Technische Probleme und mangelnde Wettbewerbsfähigkeit
Verstappens Rekordserie von vier Japan-Siegen in Folge scheint angesichts der aktuellen Schaffenskrise seines Teams ernsthaft bedroht. „Wir müssen realistisch sein, wir sind nicht annähernd in der Nähe der Spitze“, stellte der Serien-Champion nüchtern fest. Im Training platzierte er sich als Zehnter tief im Mittelfeld, was die Probleme unterstreicht.
Sein neuer Teamkollege Isack Hadjar fasst die Situation prägnant zusammen: „Wir haben sicher nicht das leichteste Auto. Wir brauchen zu viel Zeit in den Kurven. Es ist nicht schwer zu fahren, es ist einfach langsam.“ In der WM-Wertung hat Verstappen vor dem dritten Saisonlauf nur 8 Punkte gesammelt und liegt damit bereits 43 Zähler hinter Spitzenreiter George Russell von Mercedes.
Regelwerk-Frust und Konflikte mit Medien
Für zusätzliche Verstimmung sorgt bei Verstappen die tiefgreifende Technik-Reform der Formel 1. Die neuen Motoren beziehen zu gut 50 Prozent Leistung vom Verbrenner und zu fast 50 Prozent aus der Batterie, was regelmäßiges Laden erfordert. Dadurch sind die Piloten weniger als Vollgas-Artisten und mehr als Energie-Manager gefordert – eine Entwicklung, die Verstappens Ausnahmetalent wenig entgegenkommt.

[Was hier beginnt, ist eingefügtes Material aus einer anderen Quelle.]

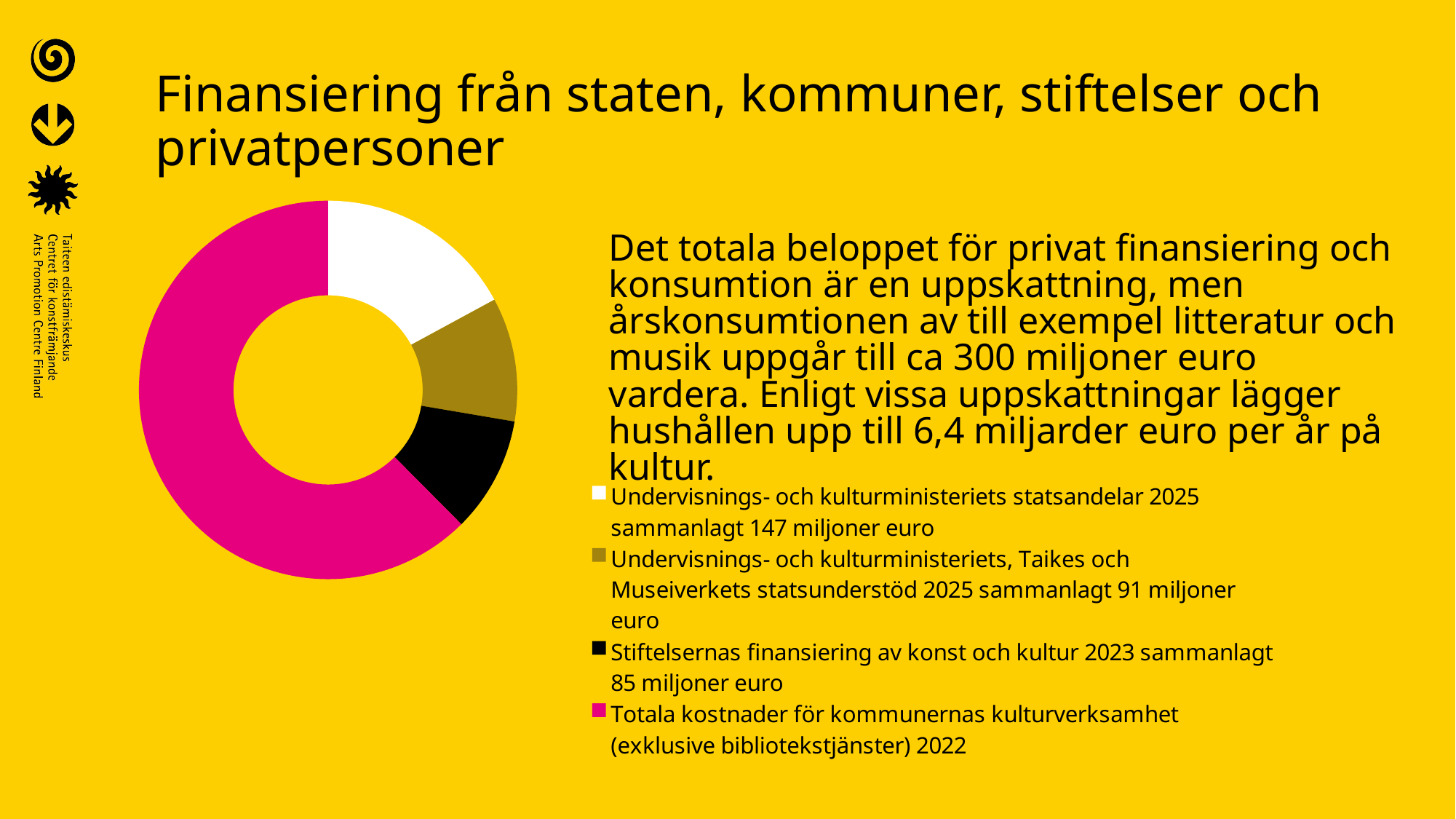
What is the total amount for Stiftelsernas finansiering av konst och kultur 2023? 85 miljoner euro Which category takes up the largest slice of the doughnut chart? Totala kostnader för kommunernas kulturverksamhet (exklusive bibliotekstjänster) 2022 What colour is the slice for Totala kostnader för kommunernas kulturverksamhet? pink (magenta) What is the difference in miljoner euro between the statsandelar 2025 (147) and Stiftelsernas finansiering 2023 (85)? 62 miljoner euro What kind of chart is shown on the slide? doughnut chart Which category has the smallest slice of the doughnut chart? Stiftelsernas finansiering av konst och kultur 2023 Which is larger: the statsandelar 2025 or Stiftelsernas finansiering av konst och kultur 2023? Undervisnings- och kulturministeriets statsandelar 2025 How many slices does the doughnut chart have? 4 What is the total amount for Undervisnings- och kulturministeriets statsandelar 2025? 147 miljoner euro What is the total amount for Undervisnings- och kulturministeriets, Taikes och Museiverkets statsunderstöd 2025? 91 miljoner euro How many entries does the legend list? 4 What is the difference in miljoner euro between the statsandelar 2025 (147) and the statsunderstöd 2025 (91)? 56 miljoner euro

Mehrfach verglich er die neue Formel 1 abfällig mit dem Videospiel „Mario Kart“. Seine gereizte Stimmung zeigte sich deutlich, als er einen britischen Reporter während einer Fragerunde im Red-Bull-Motorhome barsch zum Gehen aufforderte. Gegen den Journalisten hegt der Niederländer seit Monaten einen Groll, der auf eine kritische Nachfrage nach dem Finale der Vorsaison zurückgeht.

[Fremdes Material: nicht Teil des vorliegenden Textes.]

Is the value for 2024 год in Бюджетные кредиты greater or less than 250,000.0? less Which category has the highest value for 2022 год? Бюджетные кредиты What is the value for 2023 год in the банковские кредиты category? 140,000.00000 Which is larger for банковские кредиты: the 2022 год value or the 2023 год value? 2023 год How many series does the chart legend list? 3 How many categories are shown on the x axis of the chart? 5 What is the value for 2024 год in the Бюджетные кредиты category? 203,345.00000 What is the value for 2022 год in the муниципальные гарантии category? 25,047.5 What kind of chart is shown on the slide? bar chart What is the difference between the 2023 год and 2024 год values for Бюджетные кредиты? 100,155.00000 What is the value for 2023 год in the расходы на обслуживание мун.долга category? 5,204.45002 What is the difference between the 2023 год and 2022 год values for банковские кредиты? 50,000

Flucht in andere Rennserien und Wechselgerüchte
Verstappen flüchtet vermehrt in Abenteuer außerhalb der Formel 1. In der Pause vor dem Japan-GP hatte er viel Spaß bei einem Langstrecken-Rennen auf dem Nürburgring, und im Mai plant er die Teilnahme am 24-Stunden-Klassiker. „Ich hatte eine gute Zeit, ich liebe diese Art des Rennfahrens“, schwärmte er von diesen Erfahrungen.
Das anhaltende Stimmungstief des Superstars befeuert erneut Gerüchte um einen möglichen Wechsel zu Mercedes. Das Fachportal „Auto, Motor und Sport“ berichtet, Verstappen könnte in diesem Jahr noch leichter aus seinem bis Ende 2028 laufenden Vertrag kommen, wenn er zur Jahresmitte nicht mindestens WM-Zweiter ist.
Mercedes-Position und aktuelle Entwicklungen
Mercedes-Teamchef Toto Wolff wies solche Spekulationen jedoch zurück: „Das Erstaunliche ist, dass diese dummen Gerüchte jetzt schon im März aufkommen. Dumm genug, dass man normalerweise im Juli darüber sprechen muss.“ Wolff betonte, seine Piloten Russell und Kimi Antonelli seien langfristig gebunden und zeigte sich zufrieden mit der aktuellen Konstellation.
Dennoch dürfte die aktuelle Stärke der Silberpfeile, die sich bei den Siegen von Russell in Australien und Antonelli in China zeigte, die Wechselgerüchte weiter am Köcheln halten. Interessant ist dabei, dass Verstappen gerade erst Erfahrungen mit der Mercedes-Marke sammelte – bei seinem Nürburgring-Ausflug steuerte er einen Mercedes-AMG GT3-Sportwagen.
Die kommenden Rennen werden zeigen, ob Verstappen seine Japan-Rekordserie retten kann oder ob sich die Krise bei Red Bull weiter vertieft. Die Formel-1-Welt beobachtet die Entwicklung mit Spannung, während der niederländische Champion nach Wegen sucht, seine Leidenschaft für den Rennsport wiederzufinden.